Webucator Blog

Python Project for Job Application

You have an opening for a Python developer in your company. Your company is awesome, so you expect to get a lot of applications. You only want to interview developers who have some experience writing object-oriented Python code. You don’t need to test the breadth of their immediate knowledge as much as their ability to get a project done using all the resources available to them.

Here’s an idea for a project you can give the candidates to demonstrate their proficiency with Python.

Associated Files

The attached archive includes the following text files:

  1. pride-and-prejudice.txt (for testing)
  2. positive.txt – list of positive opinion words
  3. negative.txt – list of negative opinion words
  4. opinion-lexicon.txt – explanation of source of positive.txt and negative.txt

TextAnalyzer Class

Your job is to create a TextAnalyzer class with the following methods. Be sure to document your code using Docstring conventions.

__init__()

TextAnalyzer objects are instantiated by passing in one of the following to the src parameter:

  • A valid URL beginning with “http”
  • A path to a text file ending with the file extension “txt”
  • A string of text

The __init__() method also includes a src_type parameter, which is used to specify the type of the src argument. Options are:

  • discover (default) – You must write code to discover the type of src. While you can make this as throrough you like, you can also just use these simple rules:
    • If the src begins with “http”, it is a url.
    • If the src ends in “txt”, it is a path.
    • Otherwise, it is text.
  • url
  • path
  • text

You should set self._src_type, self._content, and self._orig_content in the __init__() method.

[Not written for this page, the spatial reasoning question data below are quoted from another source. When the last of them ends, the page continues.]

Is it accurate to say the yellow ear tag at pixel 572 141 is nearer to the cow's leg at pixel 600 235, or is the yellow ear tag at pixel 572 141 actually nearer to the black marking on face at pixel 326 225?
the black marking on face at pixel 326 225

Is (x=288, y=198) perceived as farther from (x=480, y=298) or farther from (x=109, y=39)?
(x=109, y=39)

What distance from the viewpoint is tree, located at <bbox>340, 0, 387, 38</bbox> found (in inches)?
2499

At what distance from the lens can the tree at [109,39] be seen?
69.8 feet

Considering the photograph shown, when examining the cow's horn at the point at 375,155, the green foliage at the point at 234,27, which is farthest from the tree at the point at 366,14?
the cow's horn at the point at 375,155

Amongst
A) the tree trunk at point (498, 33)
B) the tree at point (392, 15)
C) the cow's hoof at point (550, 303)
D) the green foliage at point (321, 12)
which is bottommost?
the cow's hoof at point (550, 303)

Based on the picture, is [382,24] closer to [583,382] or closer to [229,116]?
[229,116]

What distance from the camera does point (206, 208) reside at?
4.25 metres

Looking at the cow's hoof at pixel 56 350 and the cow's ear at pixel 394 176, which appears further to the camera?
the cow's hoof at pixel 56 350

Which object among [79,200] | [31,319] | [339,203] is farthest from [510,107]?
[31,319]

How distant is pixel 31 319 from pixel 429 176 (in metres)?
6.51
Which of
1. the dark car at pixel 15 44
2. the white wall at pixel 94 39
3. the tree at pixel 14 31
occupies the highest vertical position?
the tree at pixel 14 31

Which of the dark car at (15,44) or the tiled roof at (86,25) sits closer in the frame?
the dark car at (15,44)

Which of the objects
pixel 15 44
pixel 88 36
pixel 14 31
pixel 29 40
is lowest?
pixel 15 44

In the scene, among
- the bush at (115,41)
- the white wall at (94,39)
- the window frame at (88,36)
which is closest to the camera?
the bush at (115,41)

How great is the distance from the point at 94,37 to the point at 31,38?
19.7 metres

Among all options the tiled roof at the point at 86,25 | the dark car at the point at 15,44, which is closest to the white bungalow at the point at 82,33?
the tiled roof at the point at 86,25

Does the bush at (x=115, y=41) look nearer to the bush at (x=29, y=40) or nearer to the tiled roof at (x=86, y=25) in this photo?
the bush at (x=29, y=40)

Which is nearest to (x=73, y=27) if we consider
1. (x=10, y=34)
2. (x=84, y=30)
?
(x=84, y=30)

set_content_to_tag(self, tag, tag_id=None)

Changes _content to the text within a specific element of an HTML document

Keyword arguments:

  • tag (str) — Tag to read
  • tag_id (str) — ID of tag to read

It’s possible the HTML does not contain the tag being searched. You should use exception handling to catch any errors.

reset_content(self)

Resets _content to full text. Useful after a call to set_content_to_tag()

_words(self, casesensitive=False):

Returns words in _content as list.

Keyword arguments:

  • casesensitive (bool) — If True makes all words uppercase

Hints

  1. Before splitting the string into words, strip any leading and trailing punctuation using:
    text.strip(string.whitespace + string.punctuation)
  2. You can use this regular expression pattern to split text into words that only include letters:
    [_\W\d]+

common_words(self, minlen=1, maxlen=100, count=10, casesensitive=False)

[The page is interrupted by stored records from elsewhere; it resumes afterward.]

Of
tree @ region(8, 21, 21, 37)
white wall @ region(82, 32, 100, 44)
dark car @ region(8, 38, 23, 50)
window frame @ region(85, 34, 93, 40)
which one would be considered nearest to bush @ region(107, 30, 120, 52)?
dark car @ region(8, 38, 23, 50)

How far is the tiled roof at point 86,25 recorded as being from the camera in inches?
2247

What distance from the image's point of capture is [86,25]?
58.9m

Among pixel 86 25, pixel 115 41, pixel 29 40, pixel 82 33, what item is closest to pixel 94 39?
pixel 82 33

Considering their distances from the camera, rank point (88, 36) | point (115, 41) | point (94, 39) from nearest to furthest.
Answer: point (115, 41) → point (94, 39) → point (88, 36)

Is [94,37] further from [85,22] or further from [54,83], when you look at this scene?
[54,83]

Returns a list of 2-element tuples of the format (word: num),
where num is the number of times word shows up in content

Keyword arguments:

  • minlen (int) – Minimum length of words to include.
  • maxlen (int) – Maximum length of words to include.
  • count (int) – Number of words to include.
  • casesensitive (bool) — If True makes all words uppercase

char_distribution(self, casesensitive=False, letters_only=False)

Returns a list of 2-element tuples of the format (char: num), where num is the number of times char shows up in content

Keyword arguments:

  • casesensitive (bool) — Consider case?
  • letters_only (bool) — Exclude non-letters?

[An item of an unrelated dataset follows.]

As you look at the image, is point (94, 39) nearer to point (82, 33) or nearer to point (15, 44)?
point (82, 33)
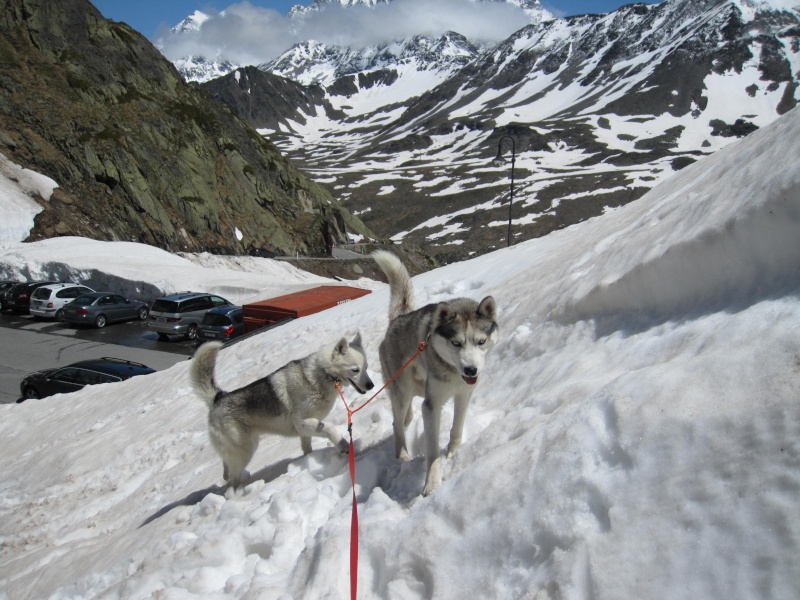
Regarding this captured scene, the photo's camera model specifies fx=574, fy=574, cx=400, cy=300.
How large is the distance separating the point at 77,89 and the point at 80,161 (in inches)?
387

plot_common_words(self, minlen=1, maxlen=100, count=10, casesensitive=False)

Plots most common words

Keyword arguments:

  • minlen (int) — Minimum length of words to include.
  • maxlen (int) — Maximum length of words to include.
  • count (int) — Number of words to include.
  • casesensitive (bool) — If True makes all words uppercase

plot_char_distribution(self, casesensitive=False, letters_only=False)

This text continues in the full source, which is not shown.